A dinuclear copper(I) complex CuL2 (L2 = 3,3-dimethyl-1-(1-methyl-1H-benzo[d]imidazole-2-yl)-N-(propan-2-ylidene)butan-2-amine) containing benzimidazole and imino donors was previously reported by some of us as an efficient catalyst for the aerobic oxidation of alcohols to aldehydes in presence of TEMPO (2,2,6,6-tetramethylpiperidinyloxyl) and an external base NMI (N-methyl imidazole). Cu(III)(bis-μ-oxo) and Cu(II)(bis-μ-hydroxo) cores were trapped as viable intermediates in the reaction, which provided deeper mechanistic insights. Here, we report two new ligand systems L3 (N-isopropyl-3,3-dimethyl-1-(1-methyl-1H-benzol[d]imidazole-2-yl)butane-2-amine) and L4 ((Z)-2,4-di-tert-butyl-6-(((3,3-dimethyl-1-(1-methyl-1H-benzol[d]imidazole-2-yl)butane-2-yl)imino)methyl)phenol), which are designed to perturb the overall electronics of the complexes and the resulting effects on their O activation mechanisms.
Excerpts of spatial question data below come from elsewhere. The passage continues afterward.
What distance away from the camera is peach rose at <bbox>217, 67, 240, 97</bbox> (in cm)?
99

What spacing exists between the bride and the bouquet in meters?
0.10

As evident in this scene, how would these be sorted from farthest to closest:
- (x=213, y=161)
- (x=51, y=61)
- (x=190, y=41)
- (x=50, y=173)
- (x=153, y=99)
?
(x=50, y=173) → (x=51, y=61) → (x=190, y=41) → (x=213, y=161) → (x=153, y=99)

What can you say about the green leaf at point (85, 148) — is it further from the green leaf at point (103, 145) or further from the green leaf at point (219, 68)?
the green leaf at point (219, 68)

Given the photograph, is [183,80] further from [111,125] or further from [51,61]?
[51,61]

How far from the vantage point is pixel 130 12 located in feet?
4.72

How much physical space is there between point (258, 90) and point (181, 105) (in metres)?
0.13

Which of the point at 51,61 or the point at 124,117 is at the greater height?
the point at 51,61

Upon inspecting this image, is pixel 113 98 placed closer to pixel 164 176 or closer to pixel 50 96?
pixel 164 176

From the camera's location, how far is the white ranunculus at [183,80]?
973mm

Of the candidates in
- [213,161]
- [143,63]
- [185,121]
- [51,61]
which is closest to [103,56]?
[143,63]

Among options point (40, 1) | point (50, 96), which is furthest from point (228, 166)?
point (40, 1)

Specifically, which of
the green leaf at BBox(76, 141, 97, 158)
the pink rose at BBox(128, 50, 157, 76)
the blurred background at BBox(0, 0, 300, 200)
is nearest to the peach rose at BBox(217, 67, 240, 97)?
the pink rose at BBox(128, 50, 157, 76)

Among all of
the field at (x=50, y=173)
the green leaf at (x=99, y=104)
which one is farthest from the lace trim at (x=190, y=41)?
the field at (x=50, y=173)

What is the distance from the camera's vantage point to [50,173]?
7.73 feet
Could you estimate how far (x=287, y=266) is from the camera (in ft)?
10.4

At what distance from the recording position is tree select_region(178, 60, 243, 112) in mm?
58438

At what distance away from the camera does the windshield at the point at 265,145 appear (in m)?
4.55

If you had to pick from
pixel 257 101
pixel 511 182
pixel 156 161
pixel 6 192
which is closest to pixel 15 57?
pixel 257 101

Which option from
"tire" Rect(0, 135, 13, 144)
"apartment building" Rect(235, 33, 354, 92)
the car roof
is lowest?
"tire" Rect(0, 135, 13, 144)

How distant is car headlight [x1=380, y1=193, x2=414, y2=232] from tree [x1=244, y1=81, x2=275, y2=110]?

The stronger donation of the secondary amine group stabilizes a mononuclear CuL3 core, which nevertheless follows a dinuclear O activation mechanism as in CuL2. Notably, the CuL3/TEMPO catalyst system performs the aerobic oxidation of alcohols to aldehydes with good yields and turnover numbers, even in the absence of NMI. The dinuclear Cu L4 complex involving a non-innocent phenolate group, in contrast, exhibits depleted catalytic activity, because of the instability of the Cu(III)(bis-μ-oxo) core against intramolecular H-atom abstraction to form an alkoxo bridged dicopper(II) complex.